--- Fragmento seleccionado ---
Lo sucedido en la costa japonesa, especialmente en la central termonuclear de Fukushima-Daiichi, hace a muchos preguntarse sobre la pertinencia del uso de la energía atómica para generar electricidad
El terremoto del viernes pasado que enlutó a Japón provocó la paralización automática de 11 de las 55 centrales nucleares que hay en el archipiélago nipón, causando conmoción a nivel mundial y reavivando la polémica sobre la viabilidad o no de la energía atómica.
Japón es uno de los principales productores mundiales de energía atómica, antecedido por Estados Unidos, el mayor, que tiene 104 plantas, y Francia con 58. En todo el planeta existen más de 400 plantas de reacción nuclear, que producen el 17 por ciento de la energía eléctrica global.
De hecho, en diversas partes del mundo, como por ejemplo Alemania, China, Francia y en Estados Unidos, entre otros, hoy se reanalizan los proyectos de construcción o mantenimiento de electronucleares, que se veían como alternativas ante los altos y constantemente fluctuantes precios del petróleo.
A pesar de que todavía se desconocen exactamente las magnitudes de la catástrofe, lo cierto es que lo sucedido en la costa japonesa, especialmente en la central termonuclear de Fukushima-Daiichi, ha generado una ola de pánico a nivel mundial sobre el uso de la energía atómica.

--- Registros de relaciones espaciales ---
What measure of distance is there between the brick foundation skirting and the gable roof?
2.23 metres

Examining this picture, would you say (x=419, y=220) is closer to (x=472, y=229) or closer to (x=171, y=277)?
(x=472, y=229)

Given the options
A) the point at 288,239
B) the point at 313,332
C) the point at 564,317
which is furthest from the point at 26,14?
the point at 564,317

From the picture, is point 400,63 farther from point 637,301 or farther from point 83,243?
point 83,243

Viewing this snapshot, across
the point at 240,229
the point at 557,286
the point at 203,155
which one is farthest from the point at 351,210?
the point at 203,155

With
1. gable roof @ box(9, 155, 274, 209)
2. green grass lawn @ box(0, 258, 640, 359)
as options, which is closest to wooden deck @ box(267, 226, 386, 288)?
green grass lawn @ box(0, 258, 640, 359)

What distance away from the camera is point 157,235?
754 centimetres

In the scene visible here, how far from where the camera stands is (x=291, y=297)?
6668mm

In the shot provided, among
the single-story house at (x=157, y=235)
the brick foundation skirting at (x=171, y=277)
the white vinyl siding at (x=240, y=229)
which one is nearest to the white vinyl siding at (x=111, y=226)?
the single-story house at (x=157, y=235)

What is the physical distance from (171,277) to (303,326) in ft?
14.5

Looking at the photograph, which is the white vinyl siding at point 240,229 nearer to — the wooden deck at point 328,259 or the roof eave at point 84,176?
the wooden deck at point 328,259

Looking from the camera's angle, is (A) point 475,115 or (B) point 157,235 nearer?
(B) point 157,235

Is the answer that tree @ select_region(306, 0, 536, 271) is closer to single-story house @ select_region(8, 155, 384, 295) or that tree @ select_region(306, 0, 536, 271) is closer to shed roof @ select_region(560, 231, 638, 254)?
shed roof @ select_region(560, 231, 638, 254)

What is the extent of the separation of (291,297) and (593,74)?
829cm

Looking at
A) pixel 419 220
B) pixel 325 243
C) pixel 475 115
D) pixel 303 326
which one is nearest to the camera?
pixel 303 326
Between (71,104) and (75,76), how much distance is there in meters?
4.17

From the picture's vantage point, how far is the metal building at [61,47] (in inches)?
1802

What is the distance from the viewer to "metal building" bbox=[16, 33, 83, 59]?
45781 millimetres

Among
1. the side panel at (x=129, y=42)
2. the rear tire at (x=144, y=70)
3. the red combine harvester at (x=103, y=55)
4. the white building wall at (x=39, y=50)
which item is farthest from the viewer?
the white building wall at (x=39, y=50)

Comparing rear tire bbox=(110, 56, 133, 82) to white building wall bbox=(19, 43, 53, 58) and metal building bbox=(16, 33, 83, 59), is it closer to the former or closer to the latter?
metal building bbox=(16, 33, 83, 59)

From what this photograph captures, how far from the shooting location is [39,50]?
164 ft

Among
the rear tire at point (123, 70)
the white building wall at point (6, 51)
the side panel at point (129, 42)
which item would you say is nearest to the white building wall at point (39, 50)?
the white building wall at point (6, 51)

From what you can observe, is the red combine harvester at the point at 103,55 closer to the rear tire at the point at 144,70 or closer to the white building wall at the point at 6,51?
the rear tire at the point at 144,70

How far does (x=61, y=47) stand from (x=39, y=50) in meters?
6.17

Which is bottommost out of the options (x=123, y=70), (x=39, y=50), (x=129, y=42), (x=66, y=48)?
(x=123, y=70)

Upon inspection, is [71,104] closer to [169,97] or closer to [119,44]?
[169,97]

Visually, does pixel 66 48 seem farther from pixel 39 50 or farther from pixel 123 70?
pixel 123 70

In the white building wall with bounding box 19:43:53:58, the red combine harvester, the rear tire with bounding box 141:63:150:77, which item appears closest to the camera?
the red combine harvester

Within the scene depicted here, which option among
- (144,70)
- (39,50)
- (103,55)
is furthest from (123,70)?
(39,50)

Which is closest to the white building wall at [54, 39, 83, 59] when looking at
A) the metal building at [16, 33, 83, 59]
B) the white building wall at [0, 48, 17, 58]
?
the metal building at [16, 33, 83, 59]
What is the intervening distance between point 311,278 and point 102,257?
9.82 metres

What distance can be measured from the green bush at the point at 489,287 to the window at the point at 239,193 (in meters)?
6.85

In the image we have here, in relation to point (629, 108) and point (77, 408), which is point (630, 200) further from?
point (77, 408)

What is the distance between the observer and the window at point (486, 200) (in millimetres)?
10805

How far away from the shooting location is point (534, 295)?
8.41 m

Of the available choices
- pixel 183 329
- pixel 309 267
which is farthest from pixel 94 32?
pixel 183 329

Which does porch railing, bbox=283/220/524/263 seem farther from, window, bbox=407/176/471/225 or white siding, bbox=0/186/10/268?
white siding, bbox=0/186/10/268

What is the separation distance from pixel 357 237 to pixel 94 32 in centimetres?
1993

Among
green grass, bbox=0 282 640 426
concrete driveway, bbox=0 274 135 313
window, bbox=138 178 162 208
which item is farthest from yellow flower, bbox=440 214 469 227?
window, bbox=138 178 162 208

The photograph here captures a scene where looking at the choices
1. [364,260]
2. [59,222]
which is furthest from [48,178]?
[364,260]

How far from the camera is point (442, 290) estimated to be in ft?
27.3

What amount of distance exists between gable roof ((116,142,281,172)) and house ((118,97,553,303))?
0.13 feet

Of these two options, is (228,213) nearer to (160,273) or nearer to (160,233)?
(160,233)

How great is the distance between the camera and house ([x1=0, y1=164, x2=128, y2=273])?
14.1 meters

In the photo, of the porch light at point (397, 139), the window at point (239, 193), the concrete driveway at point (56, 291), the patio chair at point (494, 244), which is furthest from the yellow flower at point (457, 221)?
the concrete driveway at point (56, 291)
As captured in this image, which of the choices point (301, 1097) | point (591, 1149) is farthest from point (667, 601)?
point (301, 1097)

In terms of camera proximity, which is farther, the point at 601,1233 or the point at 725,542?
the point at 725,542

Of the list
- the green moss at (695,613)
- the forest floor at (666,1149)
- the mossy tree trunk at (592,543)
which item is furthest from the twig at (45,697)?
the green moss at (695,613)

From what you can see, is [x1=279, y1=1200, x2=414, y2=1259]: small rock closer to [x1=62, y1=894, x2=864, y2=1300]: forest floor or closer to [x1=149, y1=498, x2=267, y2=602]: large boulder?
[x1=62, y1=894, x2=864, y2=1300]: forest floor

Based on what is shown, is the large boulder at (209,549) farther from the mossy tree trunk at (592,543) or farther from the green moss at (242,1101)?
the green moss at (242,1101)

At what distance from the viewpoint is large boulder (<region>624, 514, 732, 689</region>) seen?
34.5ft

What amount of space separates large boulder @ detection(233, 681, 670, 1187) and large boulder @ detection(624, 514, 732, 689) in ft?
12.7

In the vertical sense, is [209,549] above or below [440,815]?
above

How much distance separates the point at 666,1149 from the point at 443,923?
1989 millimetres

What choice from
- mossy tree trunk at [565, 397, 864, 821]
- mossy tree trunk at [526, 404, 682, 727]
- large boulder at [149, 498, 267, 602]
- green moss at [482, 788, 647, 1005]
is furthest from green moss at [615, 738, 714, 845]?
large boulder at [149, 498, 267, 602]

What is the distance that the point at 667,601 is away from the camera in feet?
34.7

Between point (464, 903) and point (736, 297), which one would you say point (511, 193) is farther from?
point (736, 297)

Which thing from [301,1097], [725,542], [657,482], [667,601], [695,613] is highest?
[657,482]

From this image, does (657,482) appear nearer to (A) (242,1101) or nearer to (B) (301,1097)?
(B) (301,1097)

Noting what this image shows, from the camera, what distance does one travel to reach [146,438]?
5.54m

--- Ejercicios propuestos ---
(1) Según el fragmento sobre la energía nuclear, ¿cuántas plantas nucleares tiene Estados Unidos?
(2) Copia literalmente el pasaje del fragmento sobre la energía nuclear que comienza en "Japón es uno" y termina en "energía eléctrica global.".

--- Respuestas del ejercicio ---
(1) 104 plantas.

(2)
Japón es uno de los principales productores mundiales de energía atómica, antecedido por Estados Unidos, el mayor, que tiene 104 plantas, y Francia con 58. En todo el planeta existen más de 400 plantas de reacción nuclear, que producen el 17 por ciento de la energía eléctrica global.